Hungarian low-cost airline Wizz Air has signed a firm order to acquire 12 Airbus A320 and A319 aircraft and taken an option on 12 more similar jets, the company said in a statement on Wednesday.



Wizz said it would buy V2500 engines, made by International Aero Engines to power its aircraft.

Wizz said its order, for both firm purchases and options, was worth $1.4 billion based on list prices. That price includes over $400 million for the engines, the company added.

International Aero Engines (IAE) is a joint venture of Rolls-Royce Plc , United Technologies Corp's Pratt & Whitney, Japanese Aero Engines Corp and Germany's MTU Aero Engines .

Airbus and IEA officials declined to provide exact financial details.

Wizz will finance the bulk of the purchase from bank loans, Chief Executive Jozsef Varadi said.

It most recently signed a 25 million-euro financing deal in December with a group of investors lead by Indigo Partners LLC.

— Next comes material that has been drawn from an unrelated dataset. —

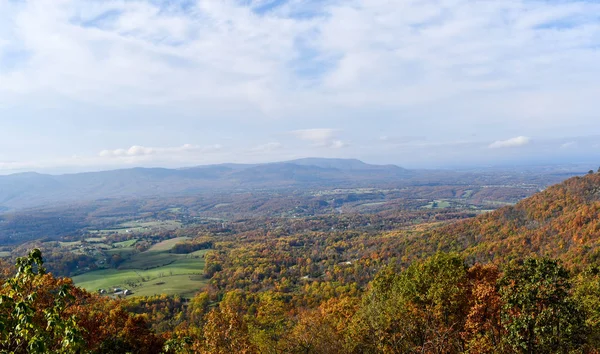 Letecký Pohled Údolí Shenandoah Apalačském Pohoří Jasných Barvách Podzimu — Stock fotografie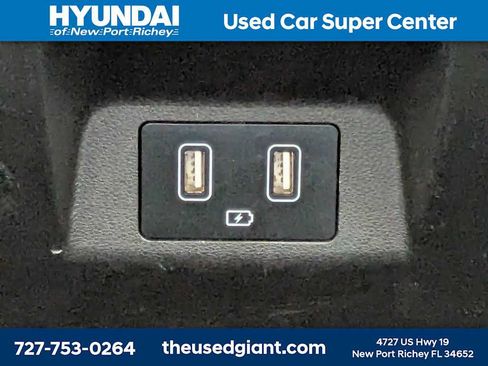 Certified 2022 Hyundai Tucson SEL w/ Convenience Package FWD image 17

Wizz, which currently flies seven aircraft out of several airports in Hungary and Poland, primarily to Western European destinations, expects to transport 2 million passengers in 2005.

The airline, which started operations in May 2004, sees its passenger traffic rising by an annual 45 percent through to 2010 and 21 percent between 2010 and 2015.

Based on those plans, Wizz expects to fly 15 million passengers in 2010 with 38 aircraft and 35 million passengers in 2015 with 100 aircraft, Varadi said.

"If those plans are correct, we will be the biggest single airline in Central Europe by 2007," Varadi said.

"We continue to think that in Europe only four or five low cost airlines will survive in the long term, and perhaps one in Central Europe," Varadi said.

"There's going to be a consolidation, airlines will disappear ... but I can't predict a time frame," Varadi added.

Varadi said Wizz had ample financing for the next two years and would consider a stock exchange listing in the medium term.